Die aktive Forschung und Archivierung von Zeugnissen der Glashütter Uhrengeschichte  ermöglicht es dem Museum vielen Uhrenbesitzern detaillierte Auskunft über ihre historischen Zeitmesser zu geben oder mit einem Herkunftszertifikat deren Echtheit zu bestätigen. Rund 25.000 Anfragen werden jährlich bearbeitet. Durch diese intensive Besucherbetreuung erwarb das Museum ein internationales Renommee. Eine Vielzahl von Exponaten und Dokumenten kamen dadurch als Schenkung ins Museum, konnten für die Sammlung erworben werden oder sind als Leihgabe in den Ausstellungen zu sehen.

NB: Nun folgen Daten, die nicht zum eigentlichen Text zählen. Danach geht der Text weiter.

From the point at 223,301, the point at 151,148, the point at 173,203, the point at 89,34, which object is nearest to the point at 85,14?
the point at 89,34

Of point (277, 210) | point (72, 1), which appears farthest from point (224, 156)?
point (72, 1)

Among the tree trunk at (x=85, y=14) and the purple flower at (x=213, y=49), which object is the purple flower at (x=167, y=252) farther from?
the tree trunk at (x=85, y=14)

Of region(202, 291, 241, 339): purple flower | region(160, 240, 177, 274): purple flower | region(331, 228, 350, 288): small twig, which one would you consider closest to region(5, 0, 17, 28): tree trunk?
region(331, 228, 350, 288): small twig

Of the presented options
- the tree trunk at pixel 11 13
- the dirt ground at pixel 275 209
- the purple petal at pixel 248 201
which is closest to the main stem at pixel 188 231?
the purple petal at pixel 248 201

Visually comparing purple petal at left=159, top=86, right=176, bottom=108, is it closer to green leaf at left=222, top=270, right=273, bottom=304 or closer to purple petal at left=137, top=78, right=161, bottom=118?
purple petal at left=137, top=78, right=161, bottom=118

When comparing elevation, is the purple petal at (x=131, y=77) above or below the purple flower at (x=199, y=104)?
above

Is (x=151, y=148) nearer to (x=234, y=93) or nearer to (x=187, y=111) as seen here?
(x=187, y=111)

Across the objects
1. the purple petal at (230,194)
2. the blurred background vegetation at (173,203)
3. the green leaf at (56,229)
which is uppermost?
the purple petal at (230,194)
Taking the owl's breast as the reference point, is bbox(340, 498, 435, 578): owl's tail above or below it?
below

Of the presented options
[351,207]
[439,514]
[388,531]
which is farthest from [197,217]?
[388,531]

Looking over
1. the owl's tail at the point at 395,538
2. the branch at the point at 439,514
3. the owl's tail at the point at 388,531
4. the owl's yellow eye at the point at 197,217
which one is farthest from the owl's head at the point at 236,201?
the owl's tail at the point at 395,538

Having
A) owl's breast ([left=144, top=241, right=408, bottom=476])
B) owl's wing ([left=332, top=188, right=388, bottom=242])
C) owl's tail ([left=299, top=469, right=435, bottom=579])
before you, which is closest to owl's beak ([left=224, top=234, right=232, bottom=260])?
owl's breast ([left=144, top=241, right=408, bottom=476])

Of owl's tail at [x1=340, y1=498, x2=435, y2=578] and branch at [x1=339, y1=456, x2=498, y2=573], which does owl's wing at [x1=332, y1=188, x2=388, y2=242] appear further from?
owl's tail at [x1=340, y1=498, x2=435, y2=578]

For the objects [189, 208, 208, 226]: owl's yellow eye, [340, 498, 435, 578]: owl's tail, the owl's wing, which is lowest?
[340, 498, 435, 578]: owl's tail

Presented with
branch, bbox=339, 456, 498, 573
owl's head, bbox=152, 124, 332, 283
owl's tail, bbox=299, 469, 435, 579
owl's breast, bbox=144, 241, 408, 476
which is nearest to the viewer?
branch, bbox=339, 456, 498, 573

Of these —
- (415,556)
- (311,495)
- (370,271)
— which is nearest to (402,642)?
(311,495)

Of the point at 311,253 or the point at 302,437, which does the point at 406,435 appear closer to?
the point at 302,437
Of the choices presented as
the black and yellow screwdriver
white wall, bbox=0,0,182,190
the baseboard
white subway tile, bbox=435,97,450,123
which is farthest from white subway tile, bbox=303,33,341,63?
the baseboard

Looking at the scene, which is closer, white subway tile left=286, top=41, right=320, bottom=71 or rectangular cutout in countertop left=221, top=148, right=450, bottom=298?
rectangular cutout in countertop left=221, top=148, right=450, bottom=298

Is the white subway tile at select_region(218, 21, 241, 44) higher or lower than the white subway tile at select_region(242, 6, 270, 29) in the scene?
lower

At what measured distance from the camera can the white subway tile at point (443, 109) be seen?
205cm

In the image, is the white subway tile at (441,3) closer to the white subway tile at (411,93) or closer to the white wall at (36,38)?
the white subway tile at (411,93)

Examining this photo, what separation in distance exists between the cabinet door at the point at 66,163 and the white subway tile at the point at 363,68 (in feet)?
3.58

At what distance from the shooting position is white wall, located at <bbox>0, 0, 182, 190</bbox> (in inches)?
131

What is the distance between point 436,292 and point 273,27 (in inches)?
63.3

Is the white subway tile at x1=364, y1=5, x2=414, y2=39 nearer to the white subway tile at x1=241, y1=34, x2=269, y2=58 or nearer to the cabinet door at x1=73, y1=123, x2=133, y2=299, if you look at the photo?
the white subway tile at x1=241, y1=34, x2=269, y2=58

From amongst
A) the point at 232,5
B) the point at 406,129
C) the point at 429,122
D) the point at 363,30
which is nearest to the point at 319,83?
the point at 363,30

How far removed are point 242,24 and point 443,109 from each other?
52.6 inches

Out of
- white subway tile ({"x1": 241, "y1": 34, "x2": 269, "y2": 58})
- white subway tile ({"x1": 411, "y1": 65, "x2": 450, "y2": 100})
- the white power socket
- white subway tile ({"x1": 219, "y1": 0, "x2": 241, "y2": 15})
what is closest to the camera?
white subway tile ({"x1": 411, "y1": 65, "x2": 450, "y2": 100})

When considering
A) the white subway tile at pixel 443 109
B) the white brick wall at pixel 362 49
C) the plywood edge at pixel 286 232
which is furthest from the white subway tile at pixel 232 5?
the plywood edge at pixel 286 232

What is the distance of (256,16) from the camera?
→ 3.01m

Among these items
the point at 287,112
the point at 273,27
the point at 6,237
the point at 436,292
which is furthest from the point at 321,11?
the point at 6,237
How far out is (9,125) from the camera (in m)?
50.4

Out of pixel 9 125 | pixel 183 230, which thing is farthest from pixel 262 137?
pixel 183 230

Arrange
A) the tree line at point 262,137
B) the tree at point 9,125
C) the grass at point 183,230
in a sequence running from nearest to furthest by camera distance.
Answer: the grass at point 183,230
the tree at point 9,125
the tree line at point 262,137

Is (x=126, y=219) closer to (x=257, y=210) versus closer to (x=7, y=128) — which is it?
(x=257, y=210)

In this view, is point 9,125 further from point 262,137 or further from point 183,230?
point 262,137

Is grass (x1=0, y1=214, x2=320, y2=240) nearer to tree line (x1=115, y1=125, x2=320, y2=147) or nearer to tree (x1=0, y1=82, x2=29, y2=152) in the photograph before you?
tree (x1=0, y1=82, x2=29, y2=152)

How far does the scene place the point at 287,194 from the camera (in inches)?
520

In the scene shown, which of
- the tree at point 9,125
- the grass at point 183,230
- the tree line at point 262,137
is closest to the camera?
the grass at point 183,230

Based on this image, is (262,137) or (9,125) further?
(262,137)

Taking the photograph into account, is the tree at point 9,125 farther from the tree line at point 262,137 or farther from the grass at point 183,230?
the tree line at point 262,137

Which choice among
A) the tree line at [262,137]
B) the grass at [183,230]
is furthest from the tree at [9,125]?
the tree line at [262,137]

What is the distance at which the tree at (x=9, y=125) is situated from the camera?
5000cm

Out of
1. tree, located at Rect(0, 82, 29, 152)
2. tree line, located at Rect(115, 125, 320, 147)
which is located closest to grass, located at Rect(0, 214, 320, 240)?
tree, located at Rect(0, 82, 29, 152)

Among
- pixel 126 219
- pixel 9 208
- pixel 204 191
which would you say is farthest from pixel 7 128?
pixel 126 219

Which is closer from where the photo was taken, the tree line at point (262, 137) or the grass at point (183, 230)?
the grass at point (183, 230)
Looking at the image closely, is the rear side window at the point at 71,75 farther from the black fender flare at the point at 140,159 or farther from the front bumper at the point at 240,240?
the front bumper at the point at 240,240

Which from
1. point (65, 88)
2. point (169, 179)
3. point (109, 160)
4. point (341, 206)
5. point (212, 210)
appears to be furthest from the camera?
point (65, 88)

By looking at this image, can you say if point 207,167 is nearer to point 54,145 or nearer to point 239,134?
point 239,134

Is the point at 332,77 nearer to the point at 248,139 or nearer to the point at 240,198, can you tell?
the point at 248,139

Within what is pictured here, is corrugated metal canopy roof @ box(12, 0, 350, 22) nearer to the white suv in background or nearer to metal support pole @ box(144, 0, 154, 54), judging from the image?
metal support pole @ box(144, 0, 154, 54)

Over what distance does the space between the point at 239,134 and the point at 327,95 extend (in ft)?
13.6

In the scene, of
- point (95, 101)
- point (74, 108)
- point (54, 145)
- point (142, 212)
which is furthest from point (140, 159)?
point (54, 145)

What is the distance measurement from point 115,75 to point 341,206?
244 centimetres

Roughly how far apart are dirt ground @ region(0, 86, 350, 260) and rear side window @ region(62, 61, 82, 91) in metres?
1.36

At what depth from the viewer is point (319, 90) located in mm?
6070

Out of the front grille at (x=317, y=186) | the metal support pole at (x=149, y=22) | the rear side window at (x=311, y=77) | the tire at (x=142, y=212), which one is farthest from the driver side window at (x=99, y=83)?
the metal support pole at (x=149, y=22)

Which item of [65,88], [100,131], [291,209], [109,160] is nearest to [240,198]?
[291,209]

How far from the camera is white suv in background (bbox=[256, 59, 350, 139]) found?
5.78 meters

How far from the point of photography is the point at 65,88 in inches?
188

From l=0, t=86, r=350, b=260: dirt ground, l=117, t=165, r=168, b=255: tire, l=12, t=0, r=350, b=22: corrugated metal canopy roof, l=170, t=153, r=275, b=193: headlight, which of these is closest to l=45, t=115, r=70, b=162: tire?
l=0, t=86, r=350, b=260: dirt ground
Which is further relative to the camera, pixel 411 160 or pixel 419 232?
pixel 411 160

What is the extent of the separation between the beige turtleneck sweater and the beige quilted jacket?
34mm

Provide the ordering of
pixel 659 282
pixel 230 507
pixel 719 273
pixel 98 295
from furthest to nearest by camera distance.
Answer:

Dieses gesammelte Wissen zu Persönlichkeiten der Glashütter Uhrmacherei, wichtigen Zeiträumen oder zu speziellen Uhrentypen werden in wechselnden Sonderausstellungen den Besucher wissenschaftlich aufbereitet und vielschichtig erlebbar gemacht. Noch ist die 11. Sonderausstellung über die Uhrenproduktion in der DDR-Zeit zu sehen, aber hinter den Kulissen laufen bereits die nächsten Vorbereitungen. Die diesjährige Sonderausstellung wird sich der 130-jährigen Geschichte der Glashütter Marinechronometer widmen.

Begleitend zum Jubiläum zeigt eine Ausstellung im Foyer des Museums die Entstehungsgeschichte der Stiftung und die Restaurierung der ehemaligen Deutschen Uhrmacherschule Glashütte bis zu ihrer Wiedereröffnung als Deutsches Uhrenmuseum Glashütte. Die Ausstellung kann vom 14. März 2016 bis 8. Mai 2016 im Foyer des Museums täglich zwischen 10 und 17 Uhr besichtigt werden.